Stevens, a former elementary school science teacher, said training more Science Faculty with Education Specialties (SFES), a term used for faculty who take on science education duties within university science departments, is one of the key points noted in the report. He emphasized that it is especially important to find ways to improve science content understanding and science teaching methods in university classes populated by future K-12 teachers. That means weaving an effective combination of pedagogy (an academic term used for teaching methods and strategies) and science content, he noted.
“For a long time, science faculty have focused on teaching science content while education faculty have focused on pedagogy,” Stevens said. “To effectively improve K-12 science teacher preparation, undergraduate science instruction, and discipline-specific science education research, there needs to be some mechanism to connect science content and pedagogy. The SFES model for science education reform makes this connection in university biology, chemistry, geology, and physics departments.”
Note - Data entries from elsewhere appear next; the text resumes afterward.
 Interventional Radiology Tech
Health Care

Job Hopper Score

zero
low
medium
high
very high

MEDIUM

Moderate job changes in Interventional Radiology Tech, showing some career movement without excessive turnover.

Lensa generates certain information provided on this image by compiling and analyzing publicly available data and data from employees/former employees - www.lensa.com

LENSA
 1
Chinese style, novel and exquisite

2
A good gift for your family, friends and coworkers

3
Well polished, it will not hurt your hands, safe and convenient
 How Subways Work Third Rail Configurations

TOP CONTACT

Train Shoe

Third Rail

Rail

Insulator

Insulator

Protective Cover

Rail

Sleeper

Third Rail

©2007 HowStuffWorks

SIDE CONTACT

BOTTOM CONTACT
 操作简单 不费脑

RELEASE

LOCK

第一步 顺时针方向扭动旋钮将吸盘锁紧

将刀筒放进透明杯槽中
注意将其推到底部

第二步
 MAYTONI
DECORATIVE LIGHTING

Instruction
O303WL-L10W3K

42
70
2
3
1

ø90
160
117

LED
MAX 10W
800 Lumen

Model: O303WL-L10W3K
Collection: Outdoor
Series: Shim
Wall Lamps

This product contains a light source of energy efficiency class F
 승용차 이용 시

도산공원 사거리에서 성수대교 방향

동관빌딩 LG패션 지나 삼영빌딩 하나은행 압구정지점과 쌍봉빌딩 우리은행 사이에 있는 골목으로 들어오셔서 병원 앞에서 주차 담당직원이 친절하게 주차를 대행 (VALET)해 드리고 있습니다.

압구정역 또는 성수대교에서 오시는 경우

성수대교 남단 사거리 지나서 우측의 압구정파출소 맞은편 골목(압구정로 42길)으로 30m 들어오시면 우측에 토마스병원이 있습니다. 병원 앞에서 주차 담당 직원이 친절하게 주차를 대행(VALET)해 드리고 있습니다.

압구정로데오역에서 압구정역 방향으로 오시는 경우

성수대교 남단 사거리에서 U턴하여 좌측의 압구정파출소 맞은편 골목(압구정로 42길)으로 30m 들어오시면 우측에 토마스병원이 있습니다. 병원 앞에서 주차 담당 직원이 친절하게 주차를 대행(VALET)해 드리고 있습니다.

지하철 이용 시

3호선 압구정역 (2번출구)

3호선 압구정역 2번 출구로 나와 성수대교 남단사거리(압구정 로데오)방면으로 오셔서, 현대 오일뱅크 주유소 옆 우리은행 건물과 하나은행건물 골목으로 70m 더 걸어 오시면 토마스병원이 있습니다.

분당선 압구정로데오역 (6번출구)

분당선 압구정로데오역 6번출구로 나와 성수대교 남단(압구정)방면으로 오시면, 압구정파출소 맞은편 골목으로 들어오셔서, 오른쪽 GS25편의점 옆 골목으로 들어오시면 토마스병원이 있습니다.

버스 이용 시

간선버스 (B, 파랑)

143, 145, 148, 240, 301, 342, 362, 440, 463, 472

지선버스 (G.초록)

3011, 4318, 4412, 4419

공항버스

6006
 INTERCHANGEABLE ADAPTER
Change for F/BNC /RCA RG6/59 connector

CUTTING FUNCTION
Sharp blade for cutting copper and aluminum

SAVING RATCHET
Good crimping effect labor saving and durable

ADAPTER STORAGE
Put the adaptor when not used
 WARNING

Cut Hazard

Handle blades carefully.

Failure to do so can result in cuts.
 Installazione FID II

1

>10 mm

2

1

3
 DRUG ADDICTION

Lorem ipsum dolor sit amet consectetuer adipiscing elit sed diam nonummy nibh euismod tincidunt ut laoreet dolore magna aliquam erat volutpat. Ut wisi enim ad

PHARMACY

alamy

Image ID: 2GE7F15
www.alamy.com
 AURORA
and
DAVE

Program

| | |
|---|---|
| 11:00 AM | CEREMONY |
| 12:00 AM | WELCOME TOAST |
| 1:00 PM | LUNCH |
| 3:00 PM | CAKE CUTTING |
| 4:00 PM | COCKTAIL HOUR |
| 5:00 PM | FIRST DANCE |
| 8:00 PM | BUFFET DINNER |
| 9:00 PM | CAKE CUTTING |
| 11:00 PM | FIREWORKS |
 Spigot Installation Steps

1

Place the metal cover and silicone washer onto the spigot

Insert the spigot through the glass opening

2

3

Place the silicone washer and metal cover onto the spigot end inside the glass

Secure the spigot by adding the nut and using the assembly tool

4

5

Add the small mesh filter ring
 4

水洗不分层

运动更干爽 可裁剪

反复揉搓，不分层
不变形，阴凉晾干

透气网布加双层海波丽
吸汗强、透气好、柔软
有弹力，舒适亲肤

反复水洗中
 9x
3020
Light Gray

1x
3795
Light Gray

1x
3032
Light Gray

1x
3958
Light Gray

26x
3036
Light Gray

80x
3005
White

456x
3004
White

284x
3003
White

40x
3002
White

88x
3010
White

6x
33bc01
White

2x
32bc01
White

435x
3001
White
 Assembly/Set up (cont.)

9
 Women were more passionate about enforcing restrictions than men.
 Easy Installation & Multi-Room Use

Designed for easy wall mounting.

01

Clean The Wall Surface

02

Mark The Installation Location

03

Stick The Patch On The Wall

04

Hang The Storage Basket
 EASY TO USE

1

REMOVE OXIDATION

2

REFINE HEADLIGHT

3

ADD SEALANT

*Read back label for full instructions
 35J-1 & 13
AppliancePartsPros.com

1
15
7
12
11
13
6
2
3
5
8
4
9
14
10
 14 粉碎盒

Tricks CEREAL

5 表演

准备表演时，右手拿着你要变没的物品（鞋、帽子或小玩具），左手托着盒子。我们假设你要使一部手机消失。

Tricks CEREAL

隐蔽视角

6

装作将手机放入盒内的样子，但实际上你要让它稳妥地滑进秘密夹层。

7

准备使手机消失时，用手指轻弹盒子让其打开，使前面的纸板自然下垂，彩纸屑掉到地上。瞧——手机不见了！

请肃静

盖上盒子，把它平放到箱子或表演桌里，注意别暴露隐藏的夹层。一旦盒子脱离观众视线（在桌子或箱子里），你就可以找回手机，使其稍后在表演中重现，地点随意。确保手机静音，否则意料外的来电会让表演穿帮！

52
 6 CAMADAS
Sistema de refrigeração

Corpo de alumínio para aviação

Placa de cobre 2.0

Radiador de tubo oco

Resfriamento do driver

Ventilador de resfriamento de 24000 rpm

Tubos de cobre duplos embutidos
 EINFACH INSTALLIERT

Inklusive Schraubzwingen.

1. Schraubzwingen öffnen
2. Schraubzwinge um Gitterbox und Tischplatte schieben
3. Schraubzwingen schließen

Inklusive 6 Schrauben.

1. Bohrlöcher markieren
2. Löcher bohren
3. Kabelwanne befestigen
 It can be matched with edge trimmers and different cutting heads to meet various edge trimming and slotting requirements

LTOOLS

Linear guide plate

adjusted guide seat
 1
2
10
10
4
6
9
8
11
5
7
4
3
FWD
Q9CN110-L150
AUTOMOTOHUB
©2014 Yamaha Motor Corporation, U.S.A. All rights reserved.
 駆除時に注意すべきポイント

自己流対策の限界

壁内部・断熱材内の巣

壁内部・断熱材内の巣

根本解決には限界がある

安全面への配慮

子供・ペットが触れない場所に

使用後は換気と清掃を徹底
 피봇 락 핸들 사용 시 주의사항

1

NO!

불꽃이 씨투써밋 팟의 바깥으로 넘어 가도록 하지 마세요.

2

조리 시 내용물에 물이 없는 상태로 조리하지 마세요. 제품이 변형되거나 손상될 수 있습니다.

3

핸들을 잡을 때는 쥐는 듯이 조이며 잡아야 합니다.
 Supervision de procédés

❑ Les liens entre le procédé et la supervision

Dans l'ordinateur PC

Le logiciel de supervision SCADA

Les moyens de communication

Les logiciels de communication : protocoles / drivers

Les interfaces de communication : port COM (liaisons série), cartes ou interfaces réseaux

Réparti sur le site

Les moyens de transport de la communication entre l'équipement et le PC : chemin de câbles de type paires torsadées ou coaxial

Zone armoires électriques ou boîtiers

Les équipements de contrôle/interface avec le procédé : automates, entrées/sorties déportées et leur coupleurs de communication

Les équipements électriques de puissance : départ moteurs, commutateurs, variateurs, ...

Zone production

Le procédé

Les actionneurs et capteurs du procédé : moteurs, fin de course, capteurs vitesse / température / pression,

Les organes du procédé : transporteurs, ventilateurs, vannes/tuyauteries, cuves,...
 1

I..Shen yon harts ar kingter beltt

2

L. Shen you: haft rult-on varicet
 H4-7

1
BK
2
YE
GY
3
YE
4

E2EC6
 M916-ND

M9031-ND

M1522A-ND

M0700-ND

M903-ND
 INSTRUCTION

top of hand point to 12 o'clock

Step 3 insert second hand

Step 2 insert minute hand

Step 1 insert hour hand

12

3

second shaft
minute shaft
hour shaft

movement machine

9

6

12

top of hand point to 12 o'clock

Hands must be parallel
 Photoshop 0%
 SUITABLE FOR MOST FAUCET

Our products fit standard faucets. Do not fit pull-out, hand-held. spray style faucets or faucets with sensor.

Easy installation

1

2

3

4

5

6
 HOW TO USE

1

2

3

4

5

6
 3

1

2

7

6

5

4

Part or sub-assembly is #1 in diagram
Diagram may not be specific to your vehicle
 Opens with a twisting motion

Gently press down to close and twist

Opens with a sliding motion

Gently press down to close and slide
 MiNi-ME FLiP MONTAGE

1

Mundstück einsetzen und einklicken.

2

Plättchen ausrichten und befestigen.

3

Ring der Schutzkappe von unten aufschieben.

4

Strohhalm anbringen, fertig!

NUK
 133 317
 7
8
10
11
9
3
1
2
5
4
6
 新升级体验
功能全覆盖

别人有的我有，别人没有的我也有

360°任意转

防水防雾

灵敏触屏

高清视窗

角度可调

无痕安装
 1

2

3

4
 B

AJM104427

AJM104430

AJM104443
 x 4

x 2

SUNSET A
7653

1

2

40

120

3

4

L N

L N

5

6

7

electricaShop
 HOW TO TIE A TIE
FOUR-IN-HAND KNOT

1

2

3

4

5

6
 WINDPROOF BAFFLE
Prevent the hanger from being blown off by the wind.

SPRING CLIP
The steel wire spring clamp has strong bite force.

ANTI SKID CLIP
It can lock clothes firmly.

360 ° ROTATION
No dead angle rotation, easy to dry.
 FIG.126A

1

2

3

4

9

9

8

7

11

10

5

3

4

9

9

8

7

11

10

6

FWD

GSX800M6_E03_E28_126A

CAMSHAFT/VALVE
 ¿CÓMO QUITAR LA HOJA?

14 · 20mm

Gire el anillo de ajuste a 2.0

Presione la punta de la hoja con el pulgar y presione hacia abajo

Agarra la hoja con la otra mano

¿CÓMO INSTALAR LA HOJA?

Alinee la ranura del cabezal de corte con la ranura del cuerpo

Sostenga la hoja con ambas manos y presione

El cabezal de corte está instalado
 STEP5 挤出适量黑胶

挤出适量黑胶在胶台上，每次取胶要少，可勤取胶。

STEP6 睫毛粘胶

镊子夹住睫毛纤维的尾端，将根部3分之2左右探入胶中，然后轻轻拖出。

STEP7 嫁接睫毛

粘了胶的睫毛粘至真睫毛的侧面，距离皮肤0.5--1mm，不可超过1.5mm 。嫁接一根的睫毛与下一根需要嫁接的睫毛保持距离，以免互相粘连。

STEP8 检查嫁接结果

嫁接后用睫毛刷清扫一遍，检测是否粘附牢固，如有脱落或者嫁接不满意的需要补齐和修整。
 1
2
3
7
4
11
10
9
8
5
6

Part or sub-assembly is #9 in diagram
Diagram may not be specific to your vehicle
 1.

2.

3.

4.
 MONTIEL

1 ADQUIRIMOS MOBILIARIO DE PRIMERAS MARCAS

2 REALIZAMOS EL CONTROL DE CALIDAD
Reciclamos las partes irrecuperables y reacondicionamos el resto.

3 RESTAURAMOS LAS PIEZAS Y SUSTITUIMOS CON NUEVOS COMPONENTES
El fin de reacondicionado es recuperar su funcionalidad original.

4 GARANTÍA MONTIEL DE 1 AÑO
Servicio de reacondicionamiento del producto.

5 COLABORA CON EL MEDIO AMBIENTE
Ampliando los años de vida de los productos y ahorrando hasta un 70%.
“Our interdisciplinary research team includes biologists and chemists from six different universities,” Stevens added. “The different perspective and background of each team member has improved the quality and relevance of our work.”
To illustrate the pressure universities are under to cultivate an effective learning environment, the report cites an earlier study indicating that when college students abandon science as a major, 90 percent of them do so because of what they perceive as poor teaching; and, among those who remain in the sciences, 74 percent lament the poor quality of teaching.
In a comprehensive survey of the CSU campuses, 59 science faculty were identified as serving in the SFES role. Of those, 47 percent transitioned into the role from a more traditional science-faculty position, with many of them continuing their efforts in basic science research. The remaining 53 percent were hired specifically for the SFES position, and they tended to focus more on science education efforts.
The authors will next expand the CSU study to a national sample as part of their ongoing research.
The success of SFES positions, the research team believes, can be measured by increased numbers and quality of K-12 science teachers and science majors graduating from colleges and universities. Such increases will require greater collaboration between universities and K-12 school districts, within universities between colleges of science and colleges of education, and internally within science departments.
Youngblom co-authored an October 31 article in “Science” titled “Genomics Education Partnership” that focuses on the Genomics Education Partnership that offers an inclusive model for undergraduate research experiences, with students pooling their work to contribute to international databases. Youngblom and the 37 other experts on the research team note in their article that undergraduate research experiences can sustain student interest in a science career, providing an opportunity to work collaboratively with colleagues while making novel contributions to the community.
Youngblom, whose research expertise is genetics and DNA technology, noted that genomics is an attractive area for student-scientist partnerships as they study exciting advances in the life sciences and analyze genes, the basic unit of heredity in a living organism. The research team reported that involving undergraduates in a genomics research project is a rewarding way for faculty to teach and for undergraduates to learn.